IAS 40: Investment Properties

Investment property is land or a building (including part of a building) or both, held to earn rentals or for capital appreciation or both.  It is not owner-occupied, and is not used in production or supply of goods and services, or for administration.  It is not property that is for sale in the ordinary course of business.  It is not property that is being constructed or developed for future use by the entity as an investment property but may include investment property that is being redeveloped.

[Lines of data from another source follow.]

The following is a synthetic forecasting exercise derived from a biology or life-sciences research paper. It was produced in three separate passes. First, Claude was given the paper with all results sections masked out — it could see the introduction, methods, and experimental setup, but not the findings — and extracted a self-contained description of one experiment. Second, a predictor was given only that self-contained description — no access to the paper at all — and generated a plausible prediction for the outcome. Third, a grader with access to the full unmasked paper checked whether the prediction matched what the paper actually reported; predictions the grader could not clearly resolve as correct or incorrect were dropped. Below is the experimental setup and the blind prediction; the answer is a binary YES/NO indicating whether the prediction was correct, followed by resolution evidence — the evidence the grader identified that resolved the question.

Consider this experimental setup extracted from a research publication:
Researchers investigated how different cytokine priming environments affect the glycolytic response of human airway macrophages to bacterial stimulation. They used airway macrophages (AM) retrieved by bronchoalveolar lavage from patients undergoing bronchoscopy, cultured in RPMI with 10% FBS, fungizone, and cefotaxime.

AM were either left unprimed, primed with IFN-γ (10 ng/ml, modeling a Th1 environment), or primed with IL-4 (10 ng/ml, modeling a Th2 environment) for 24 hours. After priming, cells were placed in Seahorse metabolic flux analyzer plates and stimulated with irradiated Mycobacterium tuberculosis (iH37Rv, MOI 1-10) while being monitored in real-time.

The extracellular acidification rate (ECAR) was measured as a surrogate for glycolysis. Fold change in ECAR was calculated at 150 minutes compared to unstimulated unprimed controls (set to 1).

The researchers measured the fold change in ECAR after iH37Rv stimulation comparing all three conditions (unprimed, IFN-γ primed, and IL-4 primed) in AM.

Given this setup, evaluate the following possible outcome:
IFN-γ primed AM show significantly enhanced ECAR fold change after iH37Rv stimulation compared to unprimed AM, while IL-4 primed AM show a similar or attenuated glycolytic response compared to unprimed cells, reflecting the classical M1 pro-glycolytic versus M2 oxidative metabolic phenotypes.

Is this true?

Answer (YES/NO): YES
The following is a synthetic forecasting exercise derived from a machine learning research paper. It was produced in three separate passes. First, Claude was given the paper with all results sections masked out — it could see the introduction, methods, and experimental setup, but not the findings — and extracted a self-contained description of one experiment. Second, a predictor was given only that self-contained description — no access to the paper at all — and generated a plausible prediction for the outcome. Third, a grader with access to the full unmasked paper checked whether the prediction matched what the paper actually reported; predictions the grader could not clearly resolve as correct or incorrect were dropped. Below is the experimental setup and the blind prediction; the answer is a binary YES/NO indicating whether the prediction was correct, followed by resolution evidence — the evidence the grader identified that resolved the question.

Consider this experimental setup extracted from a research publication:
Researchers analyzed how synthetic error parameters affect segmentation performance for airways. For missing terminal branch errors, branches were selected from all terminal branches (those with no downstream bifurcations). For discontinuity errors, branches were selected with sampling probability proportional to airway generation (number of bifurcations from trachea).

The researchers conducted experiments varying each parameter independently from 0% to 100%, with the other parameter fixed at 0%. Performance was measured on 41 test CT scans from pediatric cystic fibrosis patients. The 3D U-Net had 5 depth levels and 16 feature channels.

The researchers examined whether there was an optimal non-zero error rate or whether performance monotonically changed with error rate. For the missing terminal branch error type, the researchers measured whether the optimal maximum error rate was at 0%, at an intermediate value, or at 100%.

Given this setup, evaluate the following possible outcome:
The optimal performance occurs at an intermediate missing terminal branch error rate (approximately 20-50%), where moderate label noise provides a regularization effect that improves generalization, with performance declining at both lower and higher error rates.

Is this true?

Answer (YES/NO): NO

An investment property is measured initially at cost.  For subsequent measurement an entity must adopt either the fair value model or the cost model for all investment properties.   All entities must determine fair value, for measurement (if the entity uses the fair value model) or for disclosure (if it uses the cost model).  Fair value reflects market conditions at the reporting date.  Simply put, investment properties should revalued regularly.  Under the fair value model, investment property is remeasured at each reporting date.  Changes in fair value are recognised in the income statement as they occur.  Fair value is the price at which the property could be exchanged between knowledgeable, willing parties in an arm’s length transaction, without deducting transaction costs.

Under the cost model, investment property is measured at cost less accumulated depreciation and any accumulated impairment losses.  Gains and losses on disposal are recognised in profit or loss.

IAS 41: Agriculture

IAS 41 prescribes the accounting treatment, financial statement presentation, and disclosures related to agricultural activity- animals & plants.  Biological assets and agricultural produce at the point of harvest is also measured at fair value less estimated point-of-sale costs.  Changes in the value of biological assets are included in profit or loss.  Biological assets that are attached to land (e.g., trees in a plantation forest) are measured separately from the land.

The fair value of a biological asset or agricultural produce is its market price less any costs to get the asset to market. Point-of-sale costs include commissions, levies, and transfer taxes and duties.

When an agricultural company gets a government grant, it does not have to follow IAS 20.  Grants can be accounted on receivable (accrual) basis, if they are unconditional.  If they are conditional, then conditions should be met before you account for grants.